The shooting began on 23 May 2013. The second schedule began on 27 June 2013 in Hyderabad.

==Soundtrack==

The music was composed by D. Imman.

| No. | Song | Singers | Lyrics |
| 1 | "Mosale Mosale" | Deepak, A. V. Pooja | Madhan Karky |
| 2 | "Muttalai Muttalai" | D. Imman, Maria Roe Vincent |
| 3 | "Nee Enna Periya Appatucker" | Anirudh, Harshitha Krishnan |
| 4 | "Pudhiya Ulagai" | Vaikom Vijayalakshmi |
| 5 | "Shut Up Your Mouth" | Deepak, Shruti Haasan |

==Critical reception==
The film received mixed reviews from critics. The Times of India gave the film 2 stars out of 5 and wrote, "It is a convoluted plot that just feels inane on paper but one that could pass off as a comedy of the absurd on screen. But, because of its uneven tone, the film comes across as something that is severely disjointed and unfocussed. The Hindu wrote, "there’s no end to the tiresome sequence of romance and break-ups in Yennamo Yedho. It has everything going wrong for it.

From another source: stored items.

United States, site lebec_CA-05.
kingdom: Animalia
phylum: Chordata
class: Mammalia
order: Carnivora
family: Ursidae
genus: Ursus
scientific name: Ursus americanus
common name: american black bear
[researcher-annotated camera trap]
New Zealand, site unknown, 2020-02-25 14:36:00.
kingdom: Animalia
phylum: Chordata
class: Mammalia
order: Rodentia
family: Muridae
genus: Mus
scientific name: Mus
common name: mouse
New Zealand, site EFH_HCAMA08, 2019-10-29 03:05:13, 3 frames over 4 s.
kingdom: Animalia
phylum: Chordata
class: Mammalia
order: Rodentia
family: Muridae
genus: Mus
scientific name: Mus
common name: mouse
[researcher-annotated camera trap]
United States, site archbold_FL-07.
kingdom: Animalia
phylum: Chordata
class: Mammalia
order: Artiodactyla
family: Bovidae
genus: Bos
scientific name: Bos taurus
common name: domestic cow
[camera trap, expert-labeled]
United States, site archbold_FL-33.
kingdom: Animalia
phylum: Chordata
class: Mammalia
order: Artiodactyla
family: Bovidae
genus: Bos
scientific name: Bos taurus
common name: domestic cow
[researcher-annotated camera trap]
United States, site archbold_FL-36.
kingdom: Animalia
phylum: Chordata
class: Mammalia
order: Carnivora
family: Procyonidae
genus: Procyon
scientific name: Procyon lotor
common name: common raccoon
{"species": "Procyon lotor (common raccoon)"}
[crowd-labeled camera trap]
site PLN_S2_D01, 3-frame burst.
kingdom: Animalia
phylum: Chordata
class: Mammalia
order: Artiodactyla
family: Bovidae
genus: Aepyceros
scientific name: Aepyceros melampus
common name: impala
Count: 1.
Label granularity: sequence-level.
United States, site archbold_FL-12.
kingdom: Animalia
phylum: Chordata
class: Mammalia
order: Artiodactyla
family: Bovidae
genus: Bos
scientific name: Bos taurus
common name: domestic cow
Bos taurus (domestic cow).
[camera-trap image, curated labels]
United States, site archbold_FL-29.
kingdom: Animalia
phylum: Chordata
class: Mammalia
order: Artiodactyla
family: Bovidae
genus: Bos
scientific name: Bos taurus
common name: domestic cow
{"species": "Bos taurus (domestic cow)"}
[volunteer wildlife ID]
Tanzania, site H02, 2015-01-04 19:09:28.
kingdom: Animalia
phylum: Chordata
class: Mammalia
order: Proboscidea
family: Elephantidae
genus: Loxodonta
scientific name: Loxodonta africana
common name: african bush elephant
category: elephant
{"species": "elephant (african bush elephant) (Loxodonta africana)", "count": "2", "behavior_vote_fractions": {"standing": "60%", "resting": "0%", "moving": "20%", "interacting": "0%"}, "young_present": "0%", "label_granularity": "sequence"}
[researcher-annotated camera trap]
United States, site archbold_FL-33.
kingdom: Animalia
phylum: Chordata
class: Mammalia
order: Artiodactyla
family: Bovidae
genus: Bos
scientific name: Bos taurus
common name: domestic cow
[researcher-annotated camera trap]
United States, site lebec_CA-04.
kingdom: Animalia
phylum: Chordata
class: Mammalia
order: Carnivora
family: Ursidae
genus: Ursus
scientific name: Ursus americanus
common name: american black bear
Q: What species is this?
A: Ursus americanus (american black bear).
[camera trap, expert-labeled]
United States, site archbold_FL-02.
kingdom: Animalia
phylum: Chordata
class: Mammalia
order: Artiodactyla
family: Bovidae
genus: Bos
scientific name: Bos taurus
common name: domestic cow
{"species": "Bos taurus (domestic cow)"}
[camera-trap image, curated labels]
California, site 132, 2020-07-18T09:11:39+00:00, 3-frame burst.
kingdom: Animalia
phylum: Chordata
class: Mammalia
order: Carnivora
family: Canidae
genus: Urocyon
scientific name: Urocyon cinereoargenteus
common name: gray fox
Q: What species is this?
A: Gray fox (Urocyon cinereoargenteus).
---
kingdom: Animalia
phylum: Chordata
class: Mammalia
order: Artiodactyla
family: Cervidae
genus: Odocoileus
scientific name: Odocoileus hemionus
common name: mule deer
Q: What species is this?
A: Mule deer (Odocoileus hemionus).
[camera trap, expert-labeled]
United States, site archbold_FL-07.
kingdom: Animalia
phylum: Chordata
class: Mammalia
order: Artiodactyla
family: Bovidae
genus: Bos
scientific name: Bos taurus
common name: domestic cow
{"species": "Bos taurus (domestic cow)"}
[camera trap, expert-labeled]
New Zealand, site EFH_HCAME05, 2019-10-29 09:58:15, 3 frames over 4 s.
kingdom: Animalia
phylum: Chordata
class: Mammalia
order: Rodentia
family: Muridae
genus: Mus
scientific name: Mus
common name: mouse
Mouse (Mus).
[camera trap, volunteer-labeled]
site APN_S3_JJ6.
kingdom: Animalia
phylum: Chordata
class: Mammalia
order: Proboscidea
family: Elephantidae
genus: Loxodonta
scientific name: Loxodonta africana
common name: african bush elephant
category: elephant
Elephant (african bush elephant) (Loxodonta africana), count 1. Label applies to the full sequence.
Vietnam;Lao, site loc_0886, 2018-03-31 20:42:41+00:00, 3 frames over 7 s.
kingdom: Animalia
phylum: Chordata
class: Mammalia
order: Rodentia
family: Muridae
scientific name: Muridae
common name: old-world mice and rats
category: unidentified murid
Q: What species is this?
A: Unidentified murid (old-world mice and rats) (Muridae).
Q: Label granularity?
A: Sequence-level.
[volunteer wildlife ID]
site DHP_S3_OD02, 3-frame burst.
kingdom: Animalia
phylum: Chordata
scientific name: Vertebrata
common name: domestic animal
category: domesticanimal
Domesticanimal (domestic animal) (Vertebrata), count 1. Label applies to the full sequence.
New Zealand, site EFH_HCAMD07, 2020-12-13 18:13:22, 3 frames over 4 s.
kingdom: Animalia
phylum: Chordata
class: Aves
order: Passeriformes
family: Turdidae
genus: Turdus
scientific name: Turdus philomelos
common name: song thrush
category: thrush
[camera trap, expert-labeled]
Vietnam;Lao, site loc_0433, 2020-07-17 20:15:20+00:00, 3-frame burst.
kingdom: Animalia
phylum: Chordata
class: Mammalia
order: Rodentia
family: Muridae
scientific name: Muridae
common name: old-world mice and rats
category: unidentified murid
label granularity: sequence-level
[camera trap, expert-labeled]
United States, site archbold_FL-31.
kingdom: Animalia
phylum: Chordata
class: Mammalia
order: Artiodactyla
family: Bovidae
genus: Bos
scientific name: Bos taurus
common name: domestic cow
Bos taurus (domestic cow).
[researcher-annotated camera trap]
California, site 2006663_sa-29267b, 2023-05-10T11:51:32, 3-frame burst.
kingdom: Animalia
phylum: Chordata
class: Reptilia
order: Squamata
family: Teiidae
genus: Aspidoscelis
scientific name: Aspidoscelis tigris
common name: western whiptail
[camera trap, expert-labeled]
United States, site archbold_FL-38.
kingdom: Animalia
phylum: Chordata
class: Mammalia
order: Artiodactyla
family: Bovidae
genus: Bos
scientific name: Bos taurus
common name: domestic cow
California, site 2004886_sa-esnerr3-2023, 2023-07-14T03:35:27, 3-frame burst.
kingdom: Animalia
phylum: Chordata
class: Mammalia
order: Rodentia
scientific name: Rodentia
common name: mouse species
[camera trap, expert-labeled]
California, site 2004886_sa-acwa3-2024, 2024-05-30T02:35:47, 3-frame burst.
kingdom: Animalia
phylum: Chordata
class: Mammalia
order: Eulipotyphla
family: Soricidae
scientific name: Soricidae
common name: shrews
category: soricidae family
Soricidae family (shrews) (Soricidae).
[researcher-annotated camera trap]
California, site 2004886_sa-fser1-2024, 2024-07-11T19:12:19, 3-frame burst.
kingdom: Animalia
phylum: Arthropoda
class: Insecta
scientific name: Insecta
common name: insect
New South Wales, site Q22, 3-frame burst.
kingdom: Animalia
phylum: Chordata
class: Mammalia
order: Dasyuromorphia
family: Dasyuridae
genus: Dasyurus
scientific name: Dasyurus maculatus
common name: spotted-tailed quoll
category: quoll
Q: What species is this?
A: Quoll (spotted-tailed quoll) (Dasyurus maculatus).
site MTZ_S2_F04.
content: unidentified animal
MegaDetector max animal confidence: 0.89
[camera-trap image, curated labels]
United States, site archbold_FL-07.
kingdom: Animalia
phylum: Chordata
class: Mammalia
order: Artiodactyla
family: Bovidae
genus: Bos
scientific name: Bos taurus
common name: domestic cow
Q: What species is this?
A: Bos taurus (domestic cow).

A convoluted plot, unimpresive performances and unfunny comedy". Sify wrote "the plot is hackneyed, romance is half baked and lead pair is unimpressive", calling the film "a pale version of the original" and describing it as "heartbreakingly disappointing". Deccan Chronicle wrote, "Despite being the remake of Ala Modalaindi, which was a hit in Telugu, Yennamo Yedho fails to impress".

The New Indian Express wrote, "The film may not be the best of romantic comedies. But it’s a fairly enjoyable watch".